Ричард де Амальфи — страница 25 из 82

Я осторожно коснулся кончиками пальцев места, где был рог. У обычного коня пустяковые раны заживают неделями, у этого же настоящий метаболический вихрь, сам себя лечит почище паладина.

– Все в порядке, – шепнул я ласково, – все в порядке… Никто не будет тебя больше пугаться. Да и на меня перестанут указывать пальцем. Тоже девственника нашли… А надо будет – отрастим тебе рог еще длиннее. Я люблю тебя…

Я заколебался, как назвать это такое огромное и в то же время такое дружелюбное создание, все прежние клички, которые ему придумывал: Рогач, Черный Вихрь – кажутся слишком грубыми.

– Мой зайчик, – сказал я. – Мой черный зайчик… Я буду звать тебя Зайчиком, хорошо? Хотя, конечно, бегаешь ты быстрее любого зайца.

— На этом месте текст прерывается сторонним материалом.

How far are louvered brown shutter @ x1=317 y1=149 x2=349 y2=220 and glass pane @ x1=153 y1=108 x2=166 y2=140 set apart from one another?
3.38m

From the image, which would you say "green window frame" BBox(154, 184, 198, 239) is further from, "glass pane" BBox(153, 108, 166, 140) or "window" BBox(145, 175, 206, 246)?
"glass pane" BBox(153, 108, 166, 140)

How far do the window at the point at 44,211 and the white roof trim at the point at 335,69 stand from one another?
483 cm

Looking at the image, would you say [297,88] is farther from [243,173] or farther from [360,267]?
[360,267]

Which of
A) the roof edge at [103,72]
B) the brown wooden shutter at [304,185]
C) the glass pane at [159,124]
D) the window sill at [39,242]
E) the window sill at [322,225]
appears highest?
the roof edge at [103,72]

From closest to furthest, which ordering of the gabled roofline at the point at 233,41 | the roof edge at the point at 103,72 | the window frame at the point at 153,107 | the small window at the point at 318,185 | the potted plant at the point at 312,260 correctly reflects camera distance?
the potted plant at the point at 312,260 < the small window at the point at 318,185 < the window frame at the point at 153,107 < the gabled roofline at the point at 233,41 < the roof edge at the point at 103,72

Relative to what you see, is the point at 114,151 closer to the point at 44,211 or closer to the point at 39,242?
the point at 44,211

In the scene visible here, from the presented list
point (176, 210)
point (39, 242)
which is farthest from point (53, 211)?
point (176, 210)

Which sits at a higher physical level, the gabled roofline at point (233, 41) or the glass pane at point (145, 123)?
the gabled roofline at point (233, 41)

Может быть, птенчиком? Крыльев у тебя нет, но птиц ты обгоняешь… Ладно, пусть пока будет Зайчик!

Гунтер стоял с вытянутым лицом и опасливо посматривал на зайчика, что на голову выше всех коней и чьи копыта оставляют следы размером с тарелки.

Я обернулся.

– Возьми людей столько, сколько считаешь нужным.

По залитому солнечными лучами двору прошел, низко поклонившись, чтобы я не рассмотрел его глаза, герольд. Капюшон надвинут на глаза, мне с высоты седла видно только острый подбородок.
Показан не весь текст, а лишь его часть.